Safeguard Work-Order Agent Ecosystem

Executive Evidence

← Back to outcome

Executive Evidence — Work-Order Agent Ecosystem

PROOF_STANDARD = IRS_AUDITOR. This document answers the ten mandatory questions with objective evidence. Every number traces through proof/CLAIM_EVIDENCE.json → proof/evidence/verification-report.json, produced by node verify.mjs against external live services and recorded in proof/EXECUTION_TRACE.json.

1. What exactly is being claimed?

A four-agent pipeline (classify → route → validate → action) processes work orders end-to-end over external live infrastructure — a separate PostgreSQL server (over TCP) and a separate Go gRPC dispatch service (over the wire) — and, on a synthetic labeled corpus of 600 orders:

  • Classification accuracy 98.87%; priority accuracy 96.42%;

region-routing accuracy 100%.

  • Exception-detection recall 1.0, precision 0.974.
  • False-auto-action rate 0.0% (0 / 600).
  • Automatic-action rate 62.17% — human-in-the-loop reduced to ~37.8%.
  • Every order persisted to the external Postgres; one append-only audit row each;

dispatch idempotent across the gRPC wire; malformed requests rejected by the Go server; the client reconnects after the Go service restarts; data survives an external Postgres restart; the HTTP API ingests/persists/serves orders.

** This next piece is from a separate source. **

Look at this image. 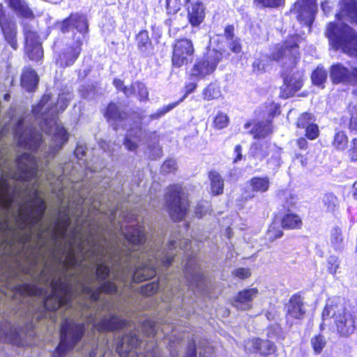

2. What evidence supports each claim?

verify.mjs runs 23 checks against the external stack and writes verification-report.json (copied to proof/evidence/). Each check maps to a claim in CLAIM_EVIDENCE.json. Raw run output is in proof/evidence/verify.log.

3. Can an independent engineer reproduce this claim?

Yes. proof/REPRODUCE.md gives exact commands (docker compose up -d --build, then DATABASE_URL=… DISPATCH_GRPC_URL=… node verify.mjs). Agent logic is deterministic (seed 42); live DB row counts, resilience, and durability are asserted at run time; proof/CHECKSUMS.json pins every input. Note: this is reproducibility of the build, not an independent third-party reproduction of results on real data (see Q9).

4. What assumptions were made?

  • Inbound text resembles short maintenance descriptions with occasional zone,

cost, and priority cues.

  • A single trade per order is the normal case; multi-trade requests are

exceptions.

  • A $5,000 auto-approval cap and 24h duplicate window are reasonable defaults

(now environment-configurable).

5. What limitations exist?

See proof/LIMITATIONS.md. Headline: inbound data is synthetic (the blocking gap for PRODUCTION_VALIDATED); Oracle is not implemented (Postgres is); the LLM classifier is a deterministic stand-in; there is no auth/RBAC/TLS/security testing; single-host only.

6. What seams exist?

Synthetic inbound data; Oracle adapter (absent; Postgres used); LLM classifier (deterministic stand-in); security/auth/TLS (absent); React console (client-side reimplementation).

7. What was actually executed?

docker compose up -d --build started a PostgreSQL 16 server and a Go gRPC service (built from proto/dispatch.proto). node verify.mjs then processed 600 synthetic orders end-to-end against those external services across the wire, exercised the HTTP API, idempotent replay and malformed rejection on the Go server, restarted both containers to prove reconnect + durability, and confirmed determinism — 23 checks, all passing.

8. What was inferred?

Nothing was inferred into the metrics: every number is computed from the live run. Real-world accuracy is not inferred from synthetic accuracy — it is left open as a seam.

9. What remains unverified?

Accuracy on real Safeguard work orders (no official benchmark); independent third-party reproduction; external validation; an Oracle deployment; the LLM classifier; security/auth/TLS; multi-node HA/load. These are exactly the items required for PRODUCTION_VALIDATED and customer deployment (see LIMITATIONS).

10. What evidence would invalidate this claim?

A failing check in verify.mjs; a checksum mismatch (node tools/forge-proof-verify.mjs --outcome delivery-package/work-order-agents); a non-deterministic re-run; a DB row-count mismatch; a failed reconnect/durability assertion; or any claim lacking a source in CLAIM_EVIDENCE.json.